▶ _Directions for this task_
Copy out the entries below word for word, leaving out the pictures.

▶ _Records for this task_
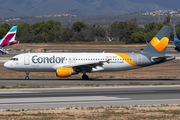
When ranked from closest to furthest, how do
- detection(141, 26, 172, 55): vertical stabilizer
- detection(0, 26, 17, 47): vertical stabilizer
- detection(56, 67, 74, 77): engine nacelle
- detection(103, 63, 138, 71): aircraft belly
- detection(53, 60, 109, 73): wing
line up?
detection(56, 67, 74, 77): engine nacelle < detection(53, 60, 109, 73): wing < detection(103, 63, 138, 71): aircraft belly < detection(141, 26, 172, 55): vertical stabilizer < detection(0, 26, 17, 47): vertical stabilizer

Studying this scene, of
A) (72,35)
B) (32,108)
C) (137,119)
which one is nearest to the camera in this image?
(137,119)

▶ _Output of the exercise_
When ranked from closest to furthest, how do
- detection(141, 26, 172, 55): vertical stabilizer
- detection(0, 26, 17, 47): vertical stabilizer
- detection(56, 67, 74, 77): engine nacelle
- detection(103, 63, 138, 71): aircraft belly
- detection(53, 60, 109, 73): wing
line up?
detection(56, 67, 74, 77): engine nacelle < detection(53, 60, 109, 73): wing < detection(103, 63, 138, 71): aircraft belly < detection(141, 26, 172, 55): vertical stabilizer < detection(0, 26, 17, 47): vertical stabilizer

Studying this scene, of
A) (72,35)
B) (32,108)
C) (137,119)
which one is nearest to the camera in this image?
(137,119)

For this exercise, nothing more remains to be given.